(Stored data entries)
....................

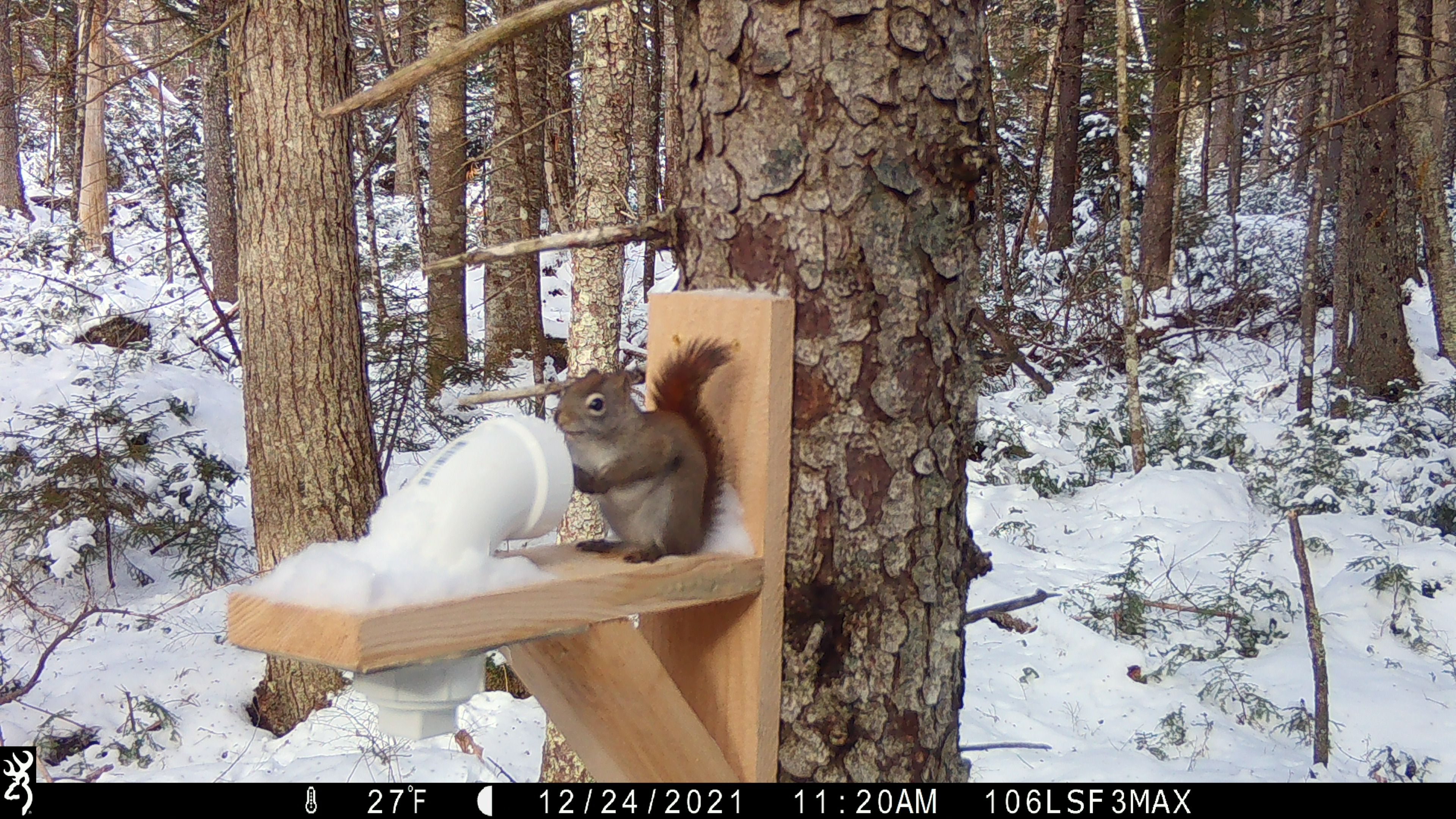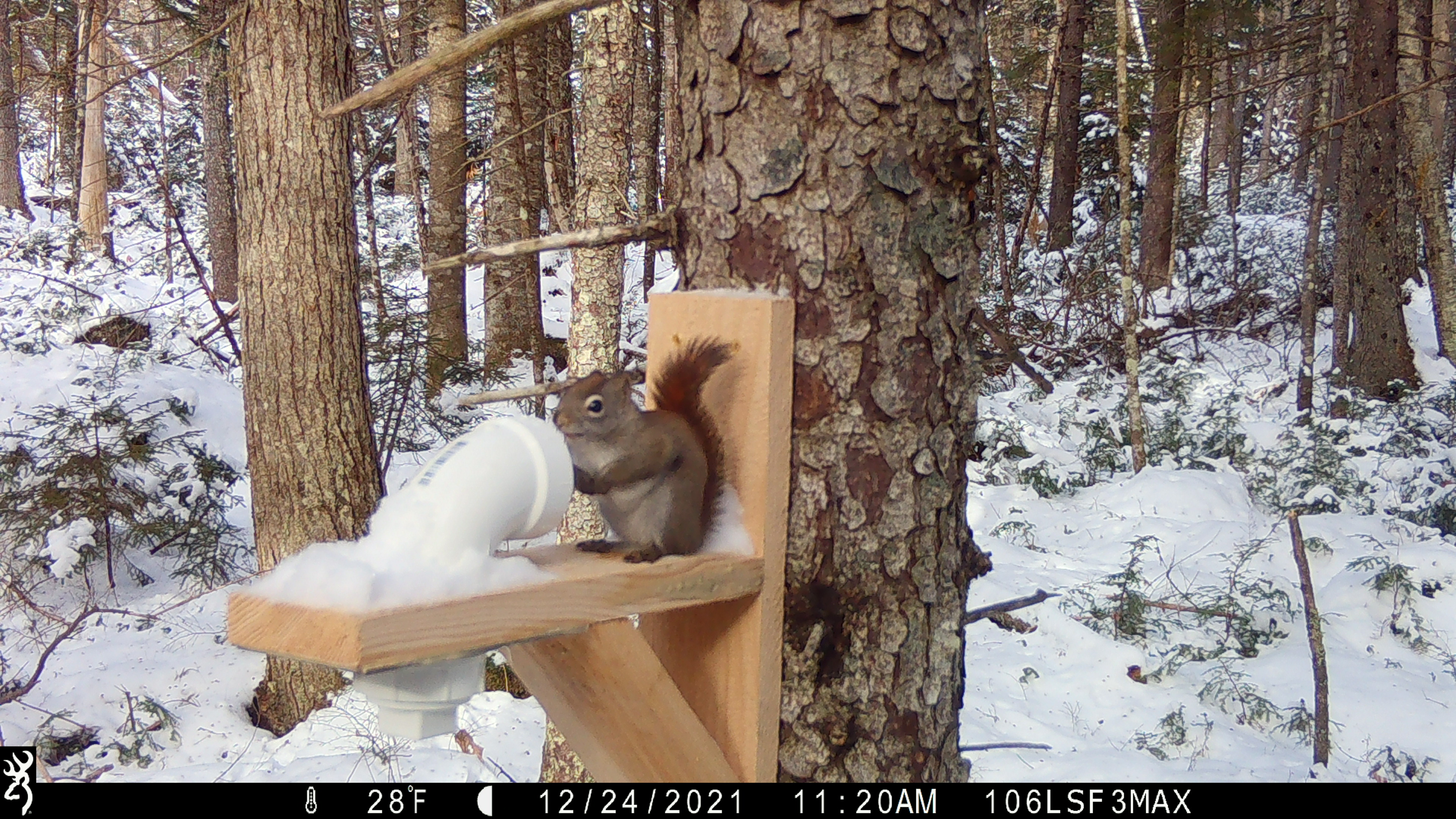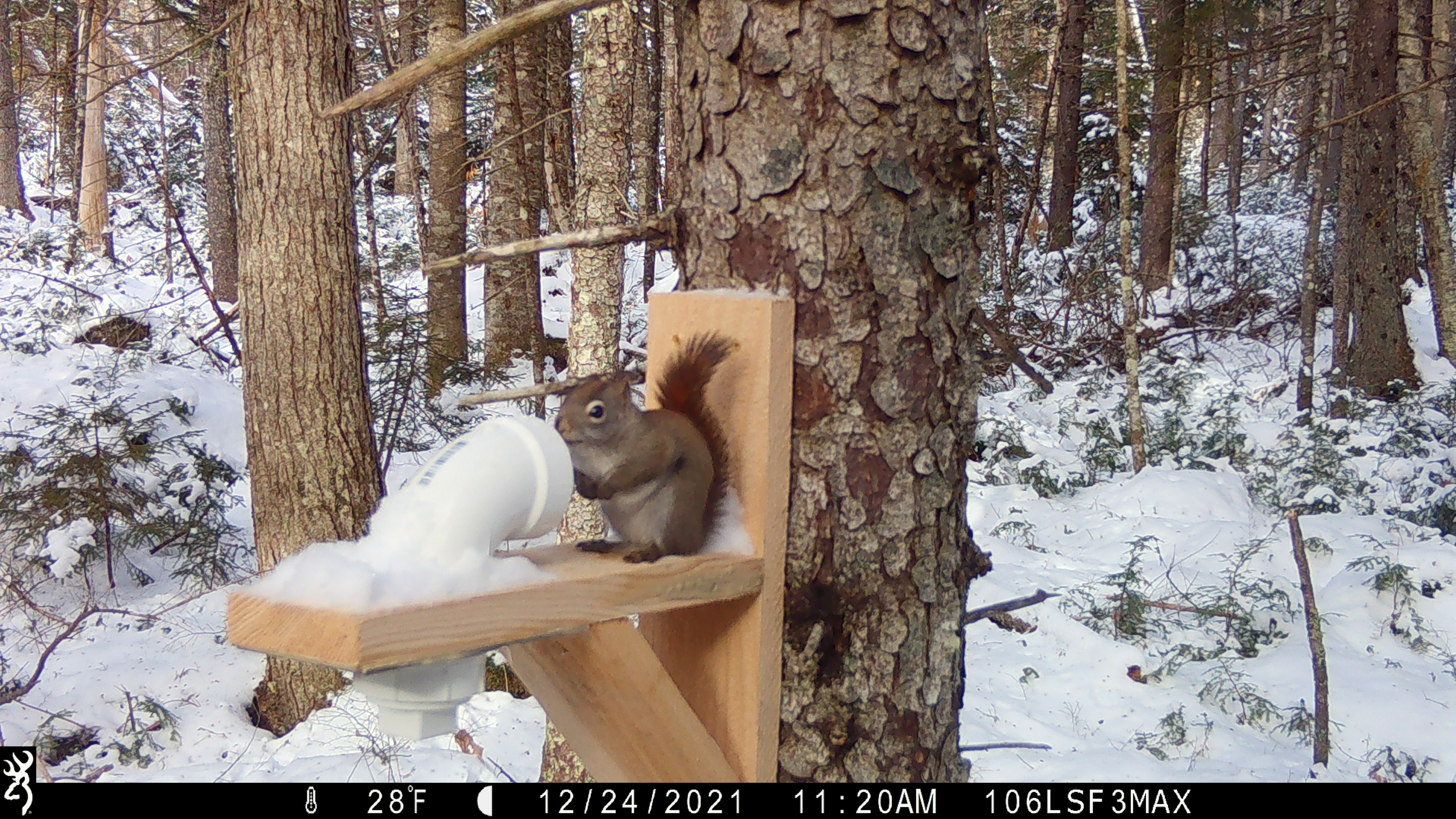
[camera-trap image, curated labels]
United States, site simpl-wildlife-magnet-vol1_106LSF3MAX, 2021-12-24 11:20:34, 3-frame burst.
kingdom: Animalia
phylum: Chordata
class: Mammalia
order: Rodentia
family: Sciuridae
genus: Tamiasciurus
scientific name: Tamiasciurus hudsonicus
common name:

....................

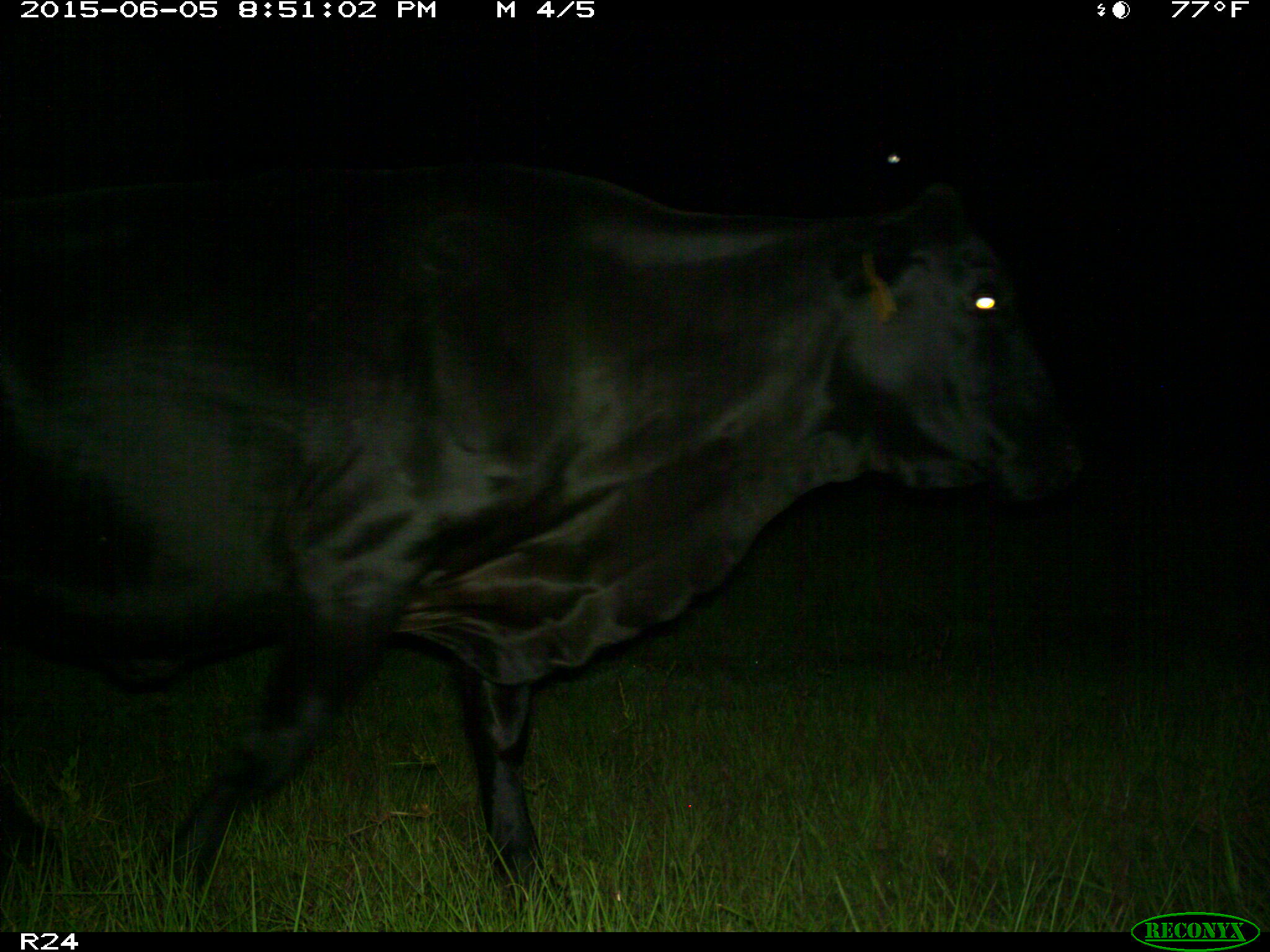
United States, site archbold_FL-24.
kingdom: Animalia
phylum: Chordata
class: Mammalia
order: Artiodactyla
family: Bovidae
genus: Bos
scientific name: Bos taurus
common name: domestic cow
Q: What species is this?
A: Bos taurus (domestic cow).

....................

**DIRECTIONS FOR THIS TASK:** From the records above, pick out and copy each line holding the word "name".

**RESPONSE TO THIS TASK:**
scientific name: Tamiasciurus hudsonicus
common name:
scientific name: Bos taurus
common name: domestic cow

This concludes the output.